■ AIM OF THE EXERCISE
What is needed is an exact retyping of each entry, pictures excluded.

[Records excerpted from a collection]
====
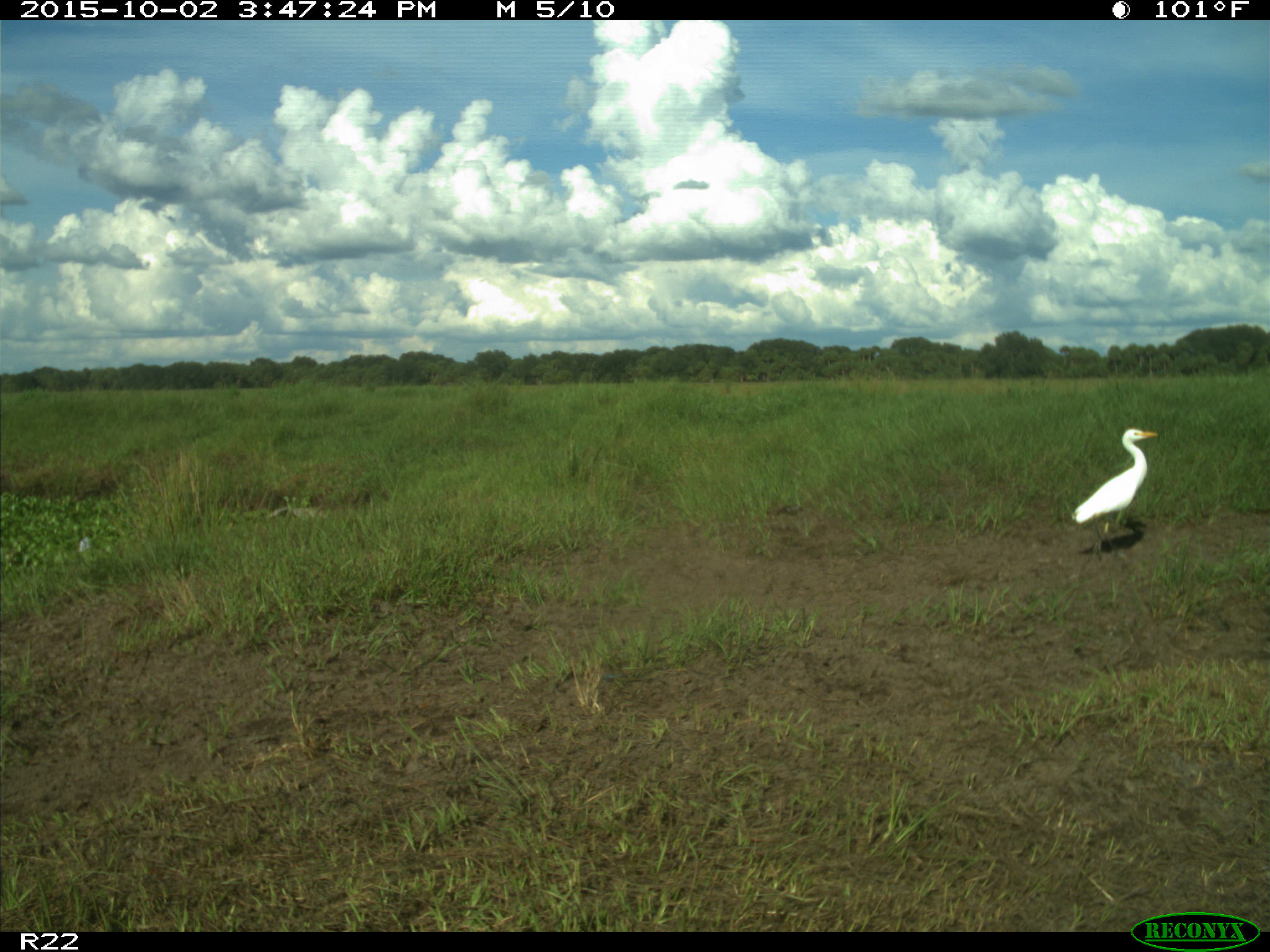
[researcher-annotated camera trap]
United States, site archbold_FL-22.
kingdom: Animalia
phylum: Chordata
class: Aves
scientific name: Aves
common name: birds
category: unidentified bird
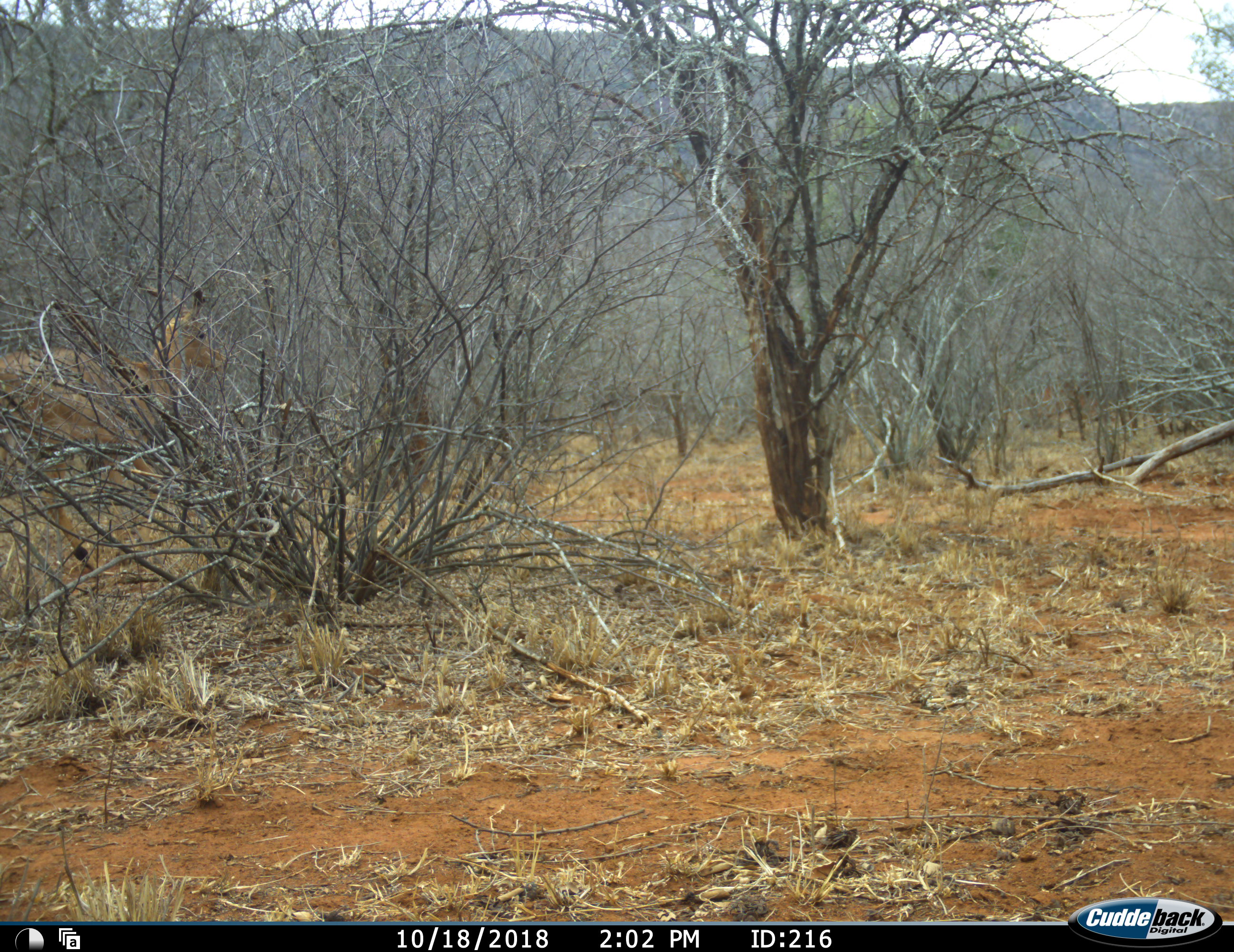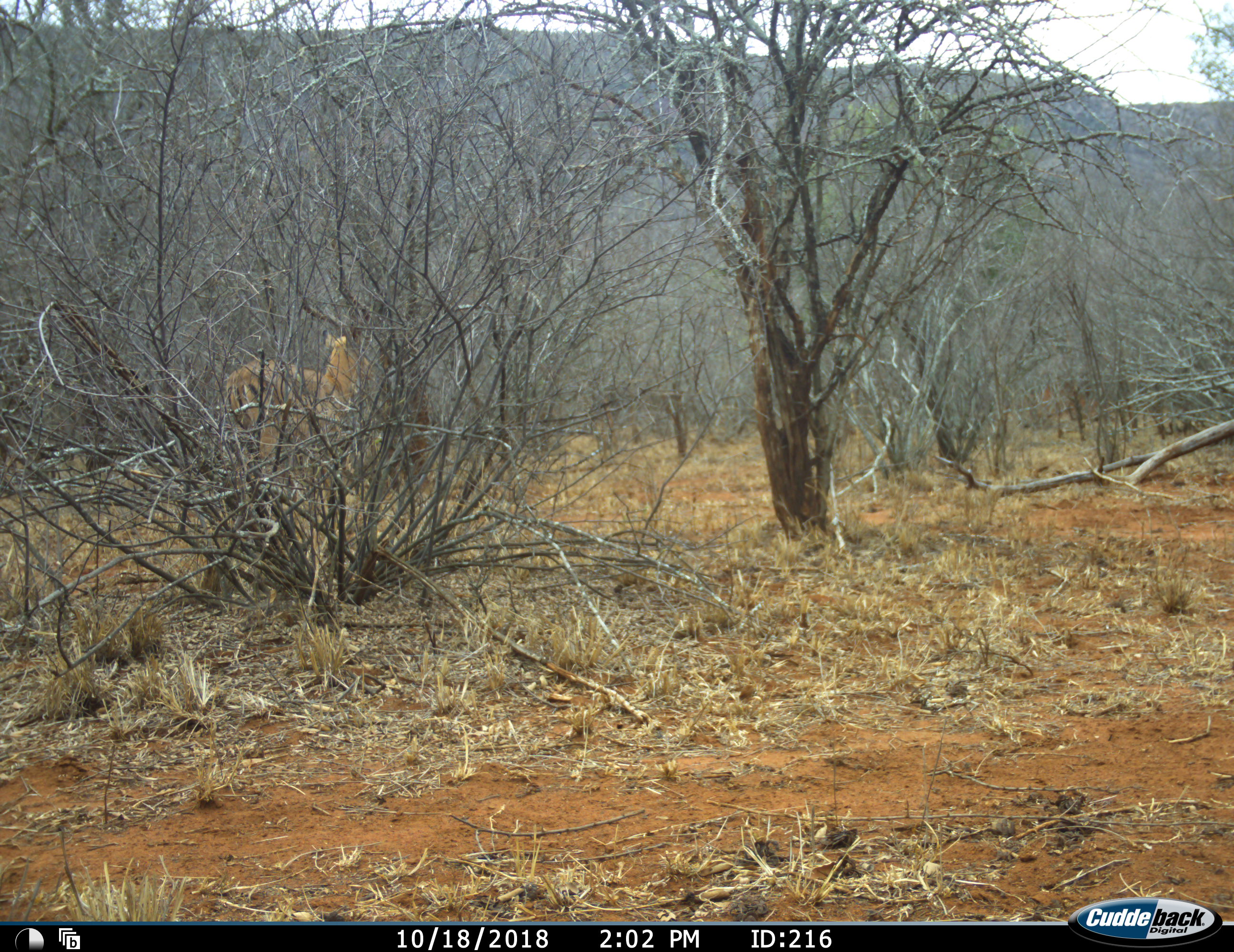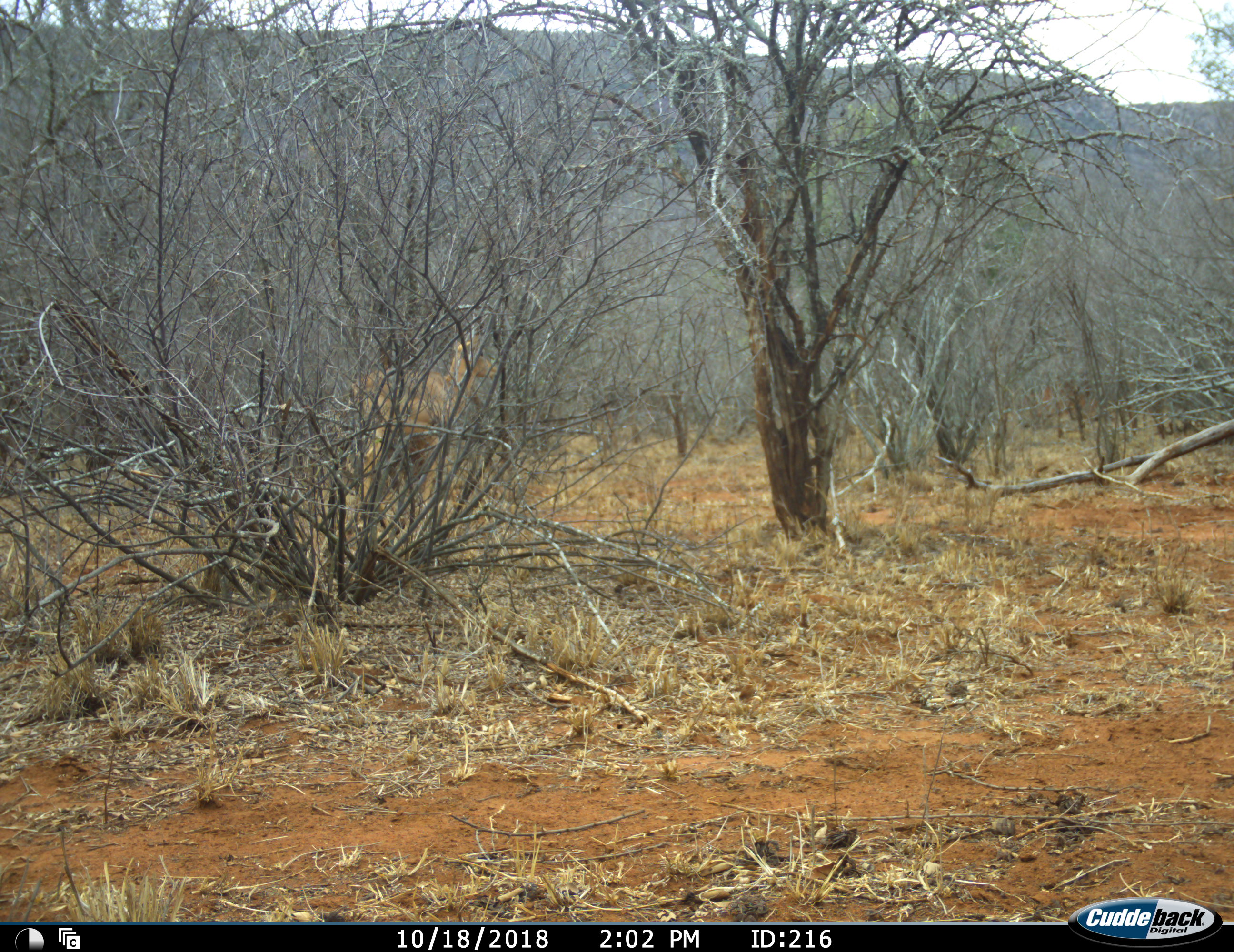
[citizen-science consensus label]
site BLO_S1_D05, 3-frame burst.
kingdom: Animalia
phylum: Chordata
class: Mammalia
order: Artiodactyla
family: Bovidae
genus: Aepyceros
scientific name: Aepyceros melampus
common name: impala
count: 1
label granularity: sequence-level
====
■ COMPLETED TASK
[researcher-annotated camera trap]
United States, site archbold_FL-22.
kingdom: Animalia
phylum: Chordata
class: Aves
scientific name: Aves
common name: birds
category: unidentified bird
[citizen-science consensus label]
site BLO_S1_D05, 3-frame burst.
kingdom: Animalia
phylum: Chordata
class: Mammalia
order: Artiodactyla
family: Bovidae
genus: Aepyceros
scientific name: Aepyceros melampus
common name: impala
count: 1
label granularity: sequence-level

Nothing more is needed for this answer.